指示と要件: 転倒予防とリスクマネジメントについての文章を、一字も変えずに全文書き写すこと。

原文:
'''
こんにちは。小名浜ときわ苑のリスクマネジメント委員会委員長、作業療法士の高野栄吉です。今月は、「リスクマネジメントの視点から考える転倒予防」についてお話したいと思います。

リスクマネジメントって何?
 
みなさんは「リスクマネジメント」という言葉をご存知ですか?「リスク=危機・危害等。マネジメント=管理する」で、定義としては、「組織がその使命や理念を達成する為に、その資産や活動に及ぼすリスクの影響から、最も効率よく組織を守るための一連のプロセス」となります。う〜ん、ちょっと難しいかもしれませんね。
 
転倒予防にあてはめるとわかりやすいと思います。「転倒して、骨折などにいたらないように、様々な視点から転倒の危険がないように検討し、事前に対応する。つまり、転倒を未然に防ぐ為の一連の過程」となります。こうなると、ちょっと分かりやすくなってきましたね。
 
そして、実際に事故が起きた時の捉え方にも特徴があります。もし施設で転倒事故が起きた時にみなさんはどうすると思いますか?関係者に「注意が足りない」と叱責すればいいと思いますか?
 
リスクマネジメントでは「人は誰でも間違える」と考えます。事故を起こした関係者を責めるのではなく、その事故がおきた組織や仕組みにこそ問題があると考えるのです。たとえ不注意で起こってしまった事故でも、「何が不注意だったのか、見るべき視点は何か、具体的にどう介助・対応したらいいのか」等を検討します。組織としての働きかけや教育が足りなかったことを原因として捉え、やり方をマニュアル化してみんなが同じ方法で安全に介助出来るように徹底するのです。

当苑のリスクマネジメント委員会の活動
 
当苑では、リスクマネジメント委員会を定期的(時には緊急に)開催し、より安全なサービスを提供するための環境整備やシステム作りなど、様々な活動に取り組んでいます。
'''
データ抜粋:
'''
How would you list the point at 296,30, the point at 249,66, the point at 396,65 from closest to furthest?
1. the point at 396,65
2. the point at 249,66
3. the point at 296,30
'''
解答:
こんにちは。小名浜ときわ苑のリスクマネジメント委員会委員長、作業療法士の高野栄吉です。今月は、「リスクマネジメントの視点から考える転倒予防」についてお話したいと思います。

リスクマネジメントって何?
 
みなさんは「リスクマネジメント」という言葉をご存知ですか?「リスク=危機・危害等。マネジメント=管理する」で、定義としては、「組織がその使命や理念を達成する為に、その資産や活動に及ぼすリスクの影響から、最も効率よく組織を守るための一連のプロセス」となります。う〜ん、ちょっと難しいかもしれませんね。
 
転倒予防にあてはめるとわかりやすいと思います。「転倒して、骨折などにいたらないように、様々な視点から転倒の危険がないように検討し、事前に対応する。つまり、転倒を未然に防ぐ為の一連の過程」となります。こうなると、ちょっと分かりやすくなってきましたね。
 
そして、実際に事故が起きた時の捉え方にも特徴があります。もし施設で転倒事故が起きた時にみなさんはどうすると思いますか?関係者に「注意が足りない」と叱責すればいいと思いますか?
 
リスクマネジメントでは「人は誰でも間違える」と考えます。事故を起こした関係者を責めるのではなく、その事故がおきた組織や仕組みにこそ問題があると考えるのです。たとえ不注意で起こってしまった事故でも、「何が不注意だったのか、見るべき視点は何か、具体的にどう介助・対応したらいいのか」等を検討します。組織としての働きかけや教育が足りなかったことを原因として捉え、やり方をマニュアル化してみんなが同じ方法で安全に介助出来るように徹底するのです。

当苑のリスクマネジメント委員会の活動
 
当苑では、リスクマネジメント委員会を定期的(時には緊急に)開催し、より安全なサービスを提供するための環境整備やシステム作りなど、様々な活動に取り組んでいます。